### Task statement
The answer must be an exact copy of the records, with every picture left out.

====== Supplied records ======

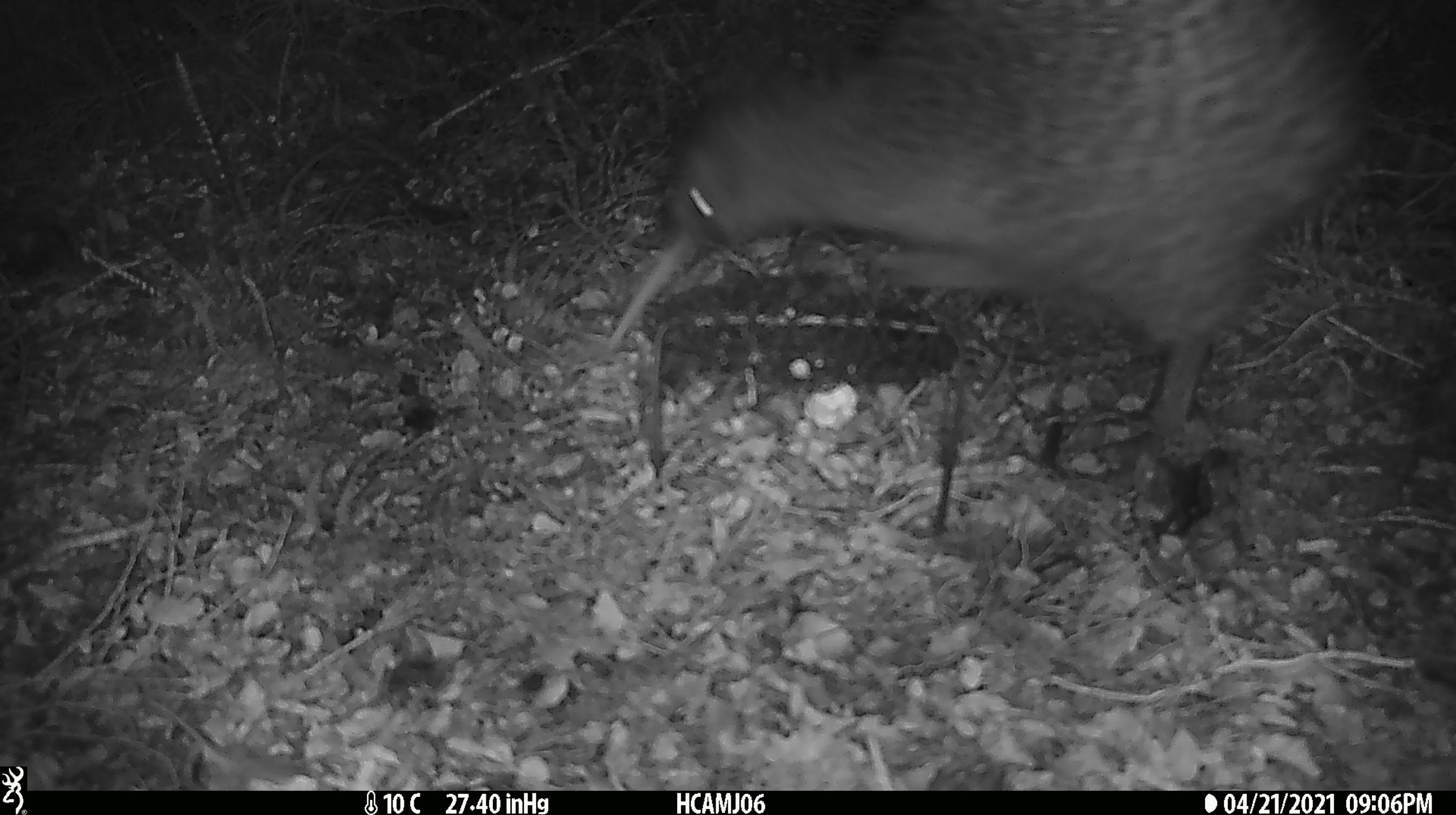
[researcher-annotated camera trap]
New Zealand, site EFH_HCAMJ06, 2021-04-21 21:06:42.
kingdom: Animalia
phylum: Chordata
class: Aves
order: Apterygiformes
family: Apterygidae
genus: Apteryx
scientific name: Apteryx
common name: kiwi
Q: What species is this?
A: Kiwi (Apteryx).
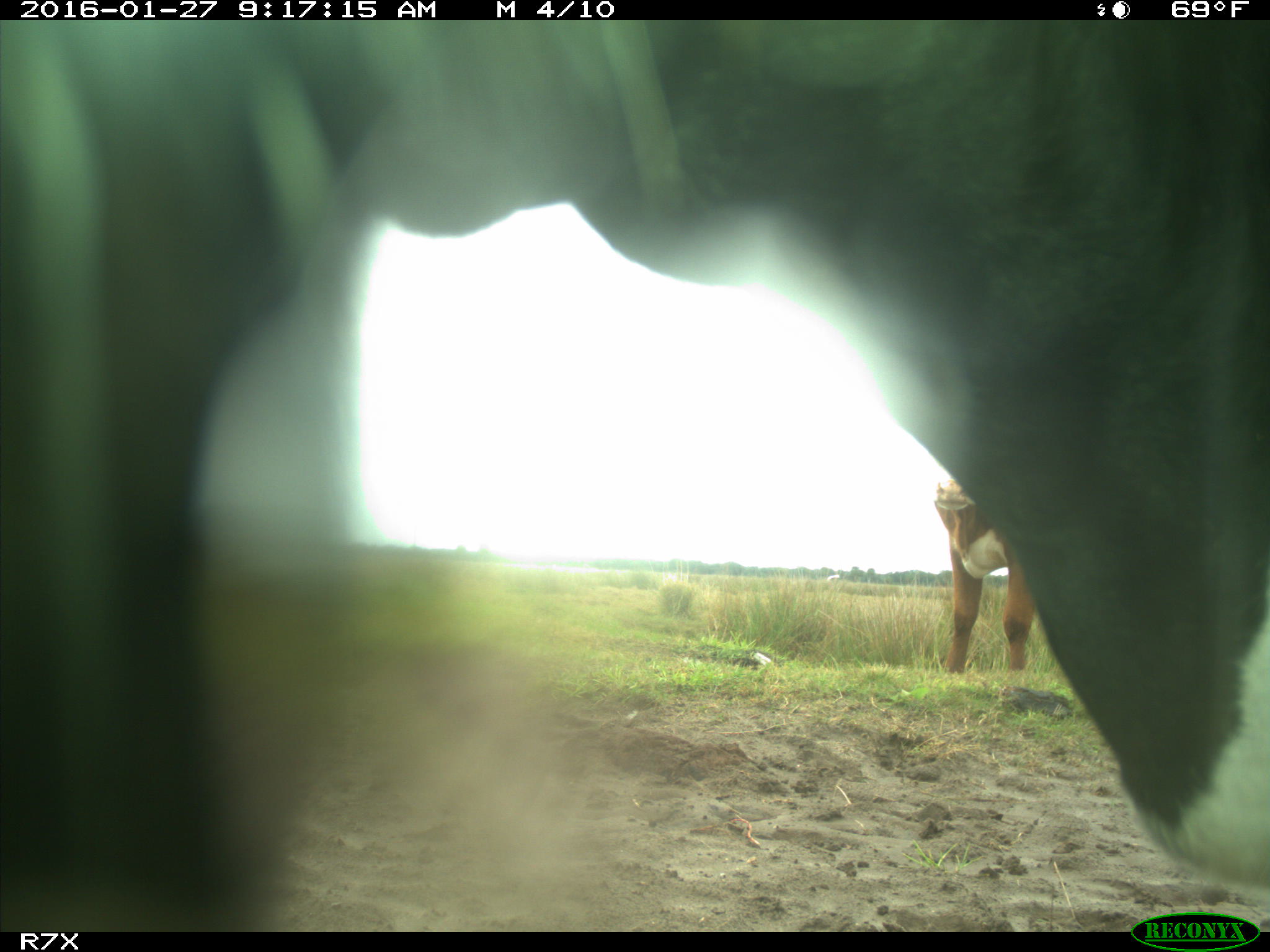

======

### Task response
[researcher-annotated camera trap]
New Zealand, site EFH_HCAMJ06, 2021-04-21 21:06:42.
kingdom: Animalia
phylum: Chordata
class: Aves
order: Apterygiformes
family: Apterygidae
genus: Apteryx
scientific name: Apteryx
common name: kiwi
Q: What species is this?
A: Kiwi (Apteryx).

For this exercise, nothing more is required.